■ **KUTIPAN DOKUMEN**
________________________________________

Berkata Ibnu Hisyam, “Ketika Rasulullah saw.
berdiri di depan [jenazah] Hamzah, maka berkatalah beliau, “Tak pernah
sekalipun aku tertimpa musibah seperti ini, dan belum pernah aku merasakan
kemarahan yang sedemikian hebatnya melebihi kemarahanku saat ini.” Kemudian beliau berkata, ”Lalu Jibril
datang kepadaku dan memberitahukan bahwa Hamzah bin Abdul Muthalib telah
tertulis di kalangan penghuni langit sebagai singa Allah dan singa
Rasul-Nya.”
Rasulullah shalallahu 'alaihi wasallam, Hamzah dan Abu Salamah bin Abdul Asad
merupakan saudara sesusu. Mereka
disusui oleh Maulah (budak perempuan) Abu Lahab -- dia adalah Tsuwaibah.
Ibnu Ishaq berkata, ”Telah
menceritakan kepadaku Hamid At-Thawil dari Al Hasan, dari Samurah bin Jundab,
dia berkata, “Tiadalah sama sekali Rasulullah berdiri di satu tempat kemudian
meninggalkannya sehingga dia memerintahkan kepada kami bersedekah dan melarang kami mencincang (mayat musuh)“.
Kemudian dalam ulasan yang bertalian
dengan persoalan tersebut dikemukakan: (Jika ada yang mengatakan,
“Rasulullah pernah memotong-motong anggota badan orang-orang ‘Urani – yakni
golongan Muharib -- beliau memotong
tangan-tangan mereka dan mencongkel mata mereka serta mimbiarkan mereka mati
kehausan”), maka kami jawab:
Pertama: Beliau melakukan hal tersebut adalah
sebagai hukum qishash bagi mereka,
oleh karena mereka telah memotong tangan dan kaki para penggembala serta
mencongkel mata mereka. Kisah ini diriwayatkan dalam hadits Anas. Kedua:
Peristiwa itu adalah sebelum datang pengharaman
mencincang.
Jika yang mengatakan, “Sesungguhnya
beliau membiarkan mereka, minta minum tetapi tidak diberi minum, sampai mereka
mati kehausan”, maka kami menjawab: “Beliau membuat mereka kehausan sebab
mereka telah membuat haus keluarga Nabi pada malam tersebut. Diriwayatkan dalam
hadits marfu’, bahwa tatkala sampai kepadanya kabar dibunuhnya para
penggembala…. Maka beliau dan keluarganya tidak bisa minum susu pada malam itu.
Lalu beliau berdo’a: “Ya Allah,
hauskanlah orang-orang yang telah membuat kehausan ahli bait Nabi-Mu”.

________________________________________

■ **DATA YANG DIBERIKAN**

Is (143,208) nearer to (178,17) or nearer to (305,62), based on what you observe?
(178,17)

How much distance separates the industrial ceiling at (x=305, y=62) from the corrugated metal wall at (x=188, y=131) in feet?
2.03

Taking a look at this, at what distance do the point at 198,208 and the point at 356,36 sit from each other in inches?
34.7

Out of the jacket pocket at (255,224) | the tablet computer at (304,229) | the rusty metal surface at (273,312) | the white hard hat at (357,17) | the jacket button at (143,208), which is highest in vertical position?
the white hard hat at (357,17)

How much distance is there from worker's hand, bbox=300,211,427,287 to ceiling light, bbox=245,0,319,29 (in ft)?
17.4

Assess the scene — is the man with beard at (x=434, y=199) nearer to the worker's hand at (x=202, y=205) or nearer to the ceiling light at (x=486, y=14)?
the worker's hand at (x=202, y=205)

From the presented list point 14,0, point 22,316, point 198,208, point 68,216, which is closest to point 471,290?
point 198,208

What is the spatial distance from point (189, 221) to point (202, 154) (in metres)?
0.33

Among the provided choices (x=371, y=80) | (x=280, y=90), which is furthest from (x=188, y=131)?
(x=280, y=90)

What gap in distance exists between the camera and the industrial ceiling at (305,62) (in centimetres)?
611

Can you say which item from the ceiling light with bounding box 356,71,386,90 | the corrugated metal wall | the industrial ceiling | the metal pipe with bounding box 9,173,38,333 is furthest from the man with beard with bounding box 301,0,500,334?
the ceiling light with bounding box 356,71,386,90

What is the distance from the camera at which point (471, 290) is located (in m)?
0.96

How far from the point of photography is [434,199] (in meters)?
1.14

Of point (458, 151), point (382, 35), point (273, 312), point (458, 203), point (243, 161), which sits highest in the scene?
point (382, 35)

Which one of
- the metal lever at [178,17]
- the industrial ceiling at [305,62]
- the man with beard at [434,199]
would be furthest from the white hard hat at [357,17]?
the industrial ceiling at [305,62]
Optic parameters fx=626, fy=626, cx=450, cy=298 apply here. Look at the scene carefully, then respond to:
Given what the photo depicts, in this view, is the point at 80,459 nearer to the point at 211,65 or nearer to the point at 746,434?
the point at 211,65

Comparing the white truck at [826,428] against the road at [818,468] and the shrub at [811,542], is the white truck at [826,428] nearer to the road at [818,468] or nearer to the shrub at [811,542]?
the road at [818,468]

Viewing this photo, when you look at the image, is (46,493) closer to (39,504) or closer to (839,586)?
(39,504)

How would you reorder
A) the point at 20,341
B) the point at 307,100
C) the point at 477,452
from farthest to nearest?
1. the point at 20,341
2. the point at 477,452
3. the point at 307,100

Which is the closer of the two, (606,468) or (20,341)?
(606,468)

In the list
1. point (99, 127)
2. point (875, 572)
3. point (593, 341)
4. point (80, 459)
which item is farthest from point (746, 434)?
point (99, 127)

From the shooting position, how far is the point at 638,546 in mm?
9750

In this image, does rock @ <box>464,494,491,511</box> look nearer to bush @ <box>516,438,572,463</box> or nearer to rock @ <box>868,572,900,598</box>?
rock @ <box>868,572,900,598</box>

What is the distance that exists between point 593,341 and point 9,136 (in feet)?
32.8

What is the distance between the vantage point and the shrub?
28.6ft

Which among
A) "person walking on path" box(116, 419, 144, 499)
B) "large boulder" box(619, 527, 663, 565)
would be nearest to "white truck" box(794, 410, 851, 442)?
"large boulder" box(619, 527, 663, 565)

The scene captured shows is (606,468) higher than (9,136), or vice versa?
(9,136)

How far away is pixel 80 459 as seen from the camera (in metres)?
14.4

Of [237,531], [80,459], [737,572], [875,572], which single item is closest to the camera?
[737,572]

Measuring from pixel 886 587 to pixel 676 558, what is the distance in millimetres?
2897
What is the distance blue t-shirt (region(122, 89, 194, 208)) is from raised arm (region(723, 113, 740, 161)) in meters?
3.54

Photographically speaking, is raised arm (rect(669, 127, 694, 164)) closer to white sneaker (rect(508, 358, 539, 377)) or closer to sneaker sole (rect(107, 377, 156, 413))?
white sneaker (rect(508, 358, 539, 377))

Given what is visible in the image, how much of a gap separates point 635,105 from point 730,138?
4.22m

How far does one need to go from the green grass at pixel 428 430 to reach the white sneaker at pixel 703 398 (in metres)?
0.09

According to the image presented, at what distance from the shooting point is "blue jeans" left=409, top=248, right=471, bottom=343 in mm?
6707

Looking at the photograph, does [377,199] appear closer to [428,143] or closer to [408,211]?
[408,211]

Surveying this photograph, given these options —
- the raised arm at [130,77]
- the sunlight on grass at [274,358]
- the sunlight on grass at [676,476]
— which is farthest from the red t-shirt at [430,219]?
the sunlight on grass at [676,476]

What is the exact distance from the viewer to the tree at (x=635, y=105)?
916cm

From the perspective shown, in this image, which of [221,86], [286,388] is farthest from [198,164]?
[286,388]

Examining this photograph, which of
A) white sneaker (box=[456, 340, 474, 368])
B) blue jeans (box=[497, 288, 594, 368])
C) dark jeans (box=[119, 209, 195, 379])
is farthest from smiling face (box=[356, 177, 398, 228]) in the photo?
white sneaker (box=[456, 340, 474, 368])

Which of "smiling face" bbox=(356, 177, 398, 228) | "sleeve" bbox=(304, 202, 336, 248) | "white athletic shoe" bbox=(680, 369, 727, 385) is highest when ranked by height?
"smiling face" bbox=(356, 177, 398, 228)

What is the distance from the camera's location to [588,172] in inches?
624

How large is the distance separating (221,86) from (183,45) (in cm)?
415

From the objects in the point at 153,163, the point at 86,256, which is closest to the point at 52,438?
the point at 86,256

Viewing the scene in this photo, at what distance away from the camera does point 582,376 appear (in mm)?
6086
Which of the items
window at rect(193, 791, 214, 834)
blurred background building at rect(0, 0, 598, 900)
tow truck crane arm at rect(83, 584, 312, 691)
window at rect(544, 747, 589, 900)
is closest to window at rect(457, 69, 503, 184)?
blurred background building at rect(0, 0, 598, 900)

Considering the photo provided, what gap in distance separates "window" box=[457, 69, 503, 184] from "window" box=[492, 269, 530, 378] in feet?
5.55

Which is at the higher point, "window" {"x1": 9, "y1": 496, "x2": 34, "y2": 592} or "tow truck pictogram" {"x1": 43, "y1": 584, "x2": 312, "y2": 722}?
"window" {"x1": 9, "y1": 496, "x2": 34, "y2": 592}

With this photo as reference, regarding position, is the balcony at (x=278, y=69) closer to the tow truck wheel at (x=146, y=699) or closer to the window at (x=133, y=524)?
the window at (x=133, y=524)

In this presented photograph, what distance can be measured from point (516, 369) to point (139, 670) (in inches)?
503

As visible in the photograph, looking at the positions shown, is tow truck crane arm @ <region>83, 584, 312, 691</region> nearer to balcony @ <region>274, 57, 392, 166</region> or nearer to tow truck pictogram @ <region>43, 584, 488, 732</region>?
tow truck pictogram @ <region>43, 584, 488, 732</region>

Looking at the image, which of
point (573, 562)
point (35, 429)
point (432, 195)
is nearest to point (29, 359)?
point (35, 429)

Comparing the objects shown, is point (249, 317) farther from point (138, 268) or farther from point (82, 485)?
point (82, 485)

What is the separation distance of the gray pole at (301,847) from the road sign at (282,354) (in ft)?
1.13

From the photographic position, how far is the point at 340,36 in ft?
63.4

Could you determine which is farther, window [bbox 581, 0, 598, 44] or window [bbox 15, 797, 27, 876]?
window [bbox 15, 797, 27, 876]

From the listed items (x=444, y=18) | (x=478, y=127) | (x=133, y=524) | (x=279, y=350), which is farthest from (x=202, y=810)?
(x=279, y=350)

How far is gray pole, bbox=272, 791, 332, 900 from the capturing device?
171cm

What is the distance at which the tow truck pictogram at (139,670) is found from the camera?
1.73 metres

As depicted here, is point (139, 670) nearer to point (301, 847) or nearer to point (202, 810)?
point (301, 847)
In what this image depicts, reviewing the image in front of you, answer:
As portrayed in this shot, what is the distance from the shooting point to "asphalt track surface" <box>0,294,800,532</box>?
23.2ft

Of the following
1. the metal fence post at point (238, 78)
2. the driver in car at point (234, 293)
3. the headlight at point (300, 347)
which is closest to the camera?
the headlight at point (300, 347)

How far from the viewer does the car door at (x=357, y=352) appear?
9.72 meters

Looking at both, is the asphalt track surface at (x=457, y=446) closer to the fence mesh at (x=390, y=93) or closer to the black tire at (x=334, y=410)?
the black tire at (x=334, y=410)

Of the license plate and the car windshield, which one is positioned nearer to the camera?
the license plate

________________________________________

■ **TUGAS 1**
Menurut kutipan dokumen, mengapa Rasulullah membuat orang-orang 'Urani kehausan? Jawab dalam satu sampai tiga kalimat.
■ **TUGAS 2**
Dalam kutipan dokumen, siapa yang menyusui Rasulullah, Hamzah, dan Abu Salamah bin Abdul Asad?
■ **TUGAS 3**
Lanjutkan kutipan dokumen tentang Hamzah dan larangan mencincang mulai setelah kalimat terakhirnya.

■ **JAWABAN 1**
Beliau membuat mereka kehausan karena mereka telah membuat keluarga Nabi kehausan pada malam itu. Ketika kabar terbunuhnya para penggembala sampai kepada beliau, beliau dan keluarganya tidak bisa minum susu malam itu. Lalu beliau berdoa agar Allah menghauskan orang-orang yang membuat ahli bait Nabi kehausan.

■ **JAWABAN 2**
Tsuwaibah, maulah (budak perempuan) Abu Lahab.

■ **JAWABAN 3**
Riwayat ini terdapat pada Syarah Ibnu
Baththal, dan dikeluarkan pula oleh An-Nawwi. Tatkala turun ayat, “Wa in
aqabtum fa’aaqibuu bimitsli maa ‘uuqibtumbihi… Sampai akhir”, maka
berkatalah Rasulullah shalallahu 'alaihi wasallam, “Kami bersabar, dan tidak
akan membalas”.
Dan dari Buraidah, dia berkata: “Adalah
Rasulullah apabila mengangkat seorang komandan bagi suatu pasukan atau
sariyyah, maka beliau mewasiatinya secara khusus agar bertaqwa kepada Allah, dan agar berlaku baik kepada kaum Muslimin
yang ikut bersamanya. Kemudian beliau berpesan kepadanya: “Berperanglah
kalian dengan menyebut nama Allah, di jalan Allah, perangilah orang-orang yang
kafir kepada Allah. Berperanglah tapi jangan bertindak melampaui batas, jangan
khianat, jangan mencincang dan jangan membunuh anak-anak”.
Dari Abdullah bin Yazid Al-Anshar dia
berkata: “Rasulullah melarang menjarah dan mencincang”.
Rasulullah shalallahu 'alaihi wasallam bersabda: “Manusia yang paling santun dalam membunuh (musuh) adalah kaum beriman”.
Rasulullah shalallahu 'alaihi wasallam bersabda: “Manusia yang paling santun dalam membunuh (musuh) adalah kaum beriman”.
5. Larangan
Merusak. Seperti membakar, merobohkan (bangunan),
menebang pepohonan, membantai binatang ternak bukan untuk dimakan, kecuali jika
komandan pasukan melihat dalam perkara tersebut terdapat maslahat yang besar,
seperti melemahkan hati musuh, menjatuhkan moral mereka, membuat mereka putus
asa dan hina…. Maka sesungguhnya yang demikian itu dibolehkan…Allah Swt. berfirman:“Apa
saja yang kamu tebang dari pohon kurma (milik orang-orang kafir) atau yang kamu
biarkan (tumbuh) berdiri di atas pokoknya, maka (semua itu) adalah dengan izin
Allah; dan karena Dia hendak memberikan kehinaan kepada orang-orang fasik”.
(Al-Hasyr
(59): 5).
6. Larangan
Ghulul. Ghulul adalah mengambil sesuatu
dari harta rampasan perang atau menilap sesuatu daripadanya tanpa izin Imam,
sebelum dibagikan kepada mereka yang berhak menerimanya. Perbuatan ini termasuk
dosa besar.
Telah meriwayatkan bahwa kaum muslimin
kehilangan selimut beludru merah pada perang Badar, maka diantara shahabat ada
yang berkata, “barangkali Rasulullah telah mengambilnya”. Kemudian Allah
Swt. menurunkan ayat:“Tidak mungkin seorang nabi berkhianat dalam urusan
harta rampasan perang. Barangsiapa yang berkhianat dalam urusan rampasan perang
itu, maka pada hari kiamat ia akan datang membawa apa yang dikhianatkannya itu;
kemudian tiap-tiap diri akan diberi pembalasan tentang apa yang ia kerjakan
dengan (pembalasan) setimpal, sedang mereka tidak dianiaya”. (Ali
Imran (3): 161).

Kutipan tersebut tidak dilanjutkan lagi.